The threat is real and imminent. Fahmi is due to find out in the next few days whether the Israeli ministry of the interior will order him to leave the city where he was born because, like many Israelis and Palestinians, he spent an extended period of his life abroad and his residency lapsed. Since returning from America in the 1990s, the 56-year-old has been living in Jerusalem on a succession of temporary tourist visas, which 18 months ago the authorities warned that they would not renew. His predicament has outraged two of Israel's most celebrated novelists, Amos Oz and David Grossman, who have signed a petition asking the authorities to allow Fahmi to stay. From the British Isles, Ian McEwan, Roddy Doyle and John Banville have also offered their support.

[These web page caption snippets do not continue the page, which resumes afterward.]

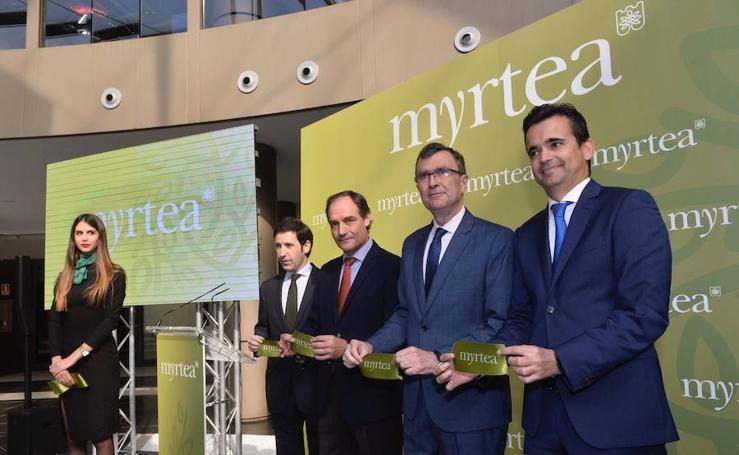 Relanzamiento del Centro Comercial 'Myrtea'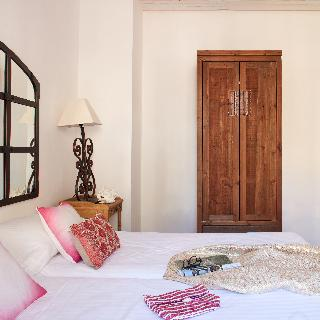 http://photos.hotelbeds.com/giata/63/632954/632954a_hb_ro_002.jpg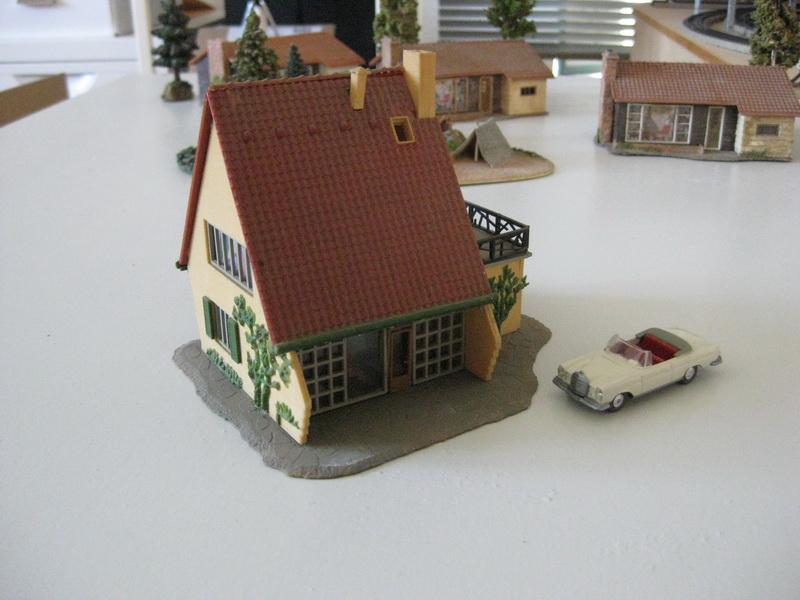 Faller Modernes Wohnhaus mit Garage B-221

Simon Sebag Montefiore, the author of Jerusalem: The Biography, came across Fahmi and his bookshop while working in Jerusalem. "For me a bookshop is a sacred place, a temple which should be above politics," he said. "Some bookshops have an agenda; Munther's does not. He simply celebrates books about the Middle East, Israeli writers, Palestinian writers. He's exactly the kind of person a country needs to be staying and running this kind of business."
Grossman said that Fahmi was one of many Palestinians whose residence in Jerusalem was threatened by Israeli laws. "He was born in Jerusalem, he has lived most of his life in Jerusalem and his family lives in Jerusalem. What is being done to him is an outrage. It's part of an attempt to embitter the lives of Palestinians so that they leave."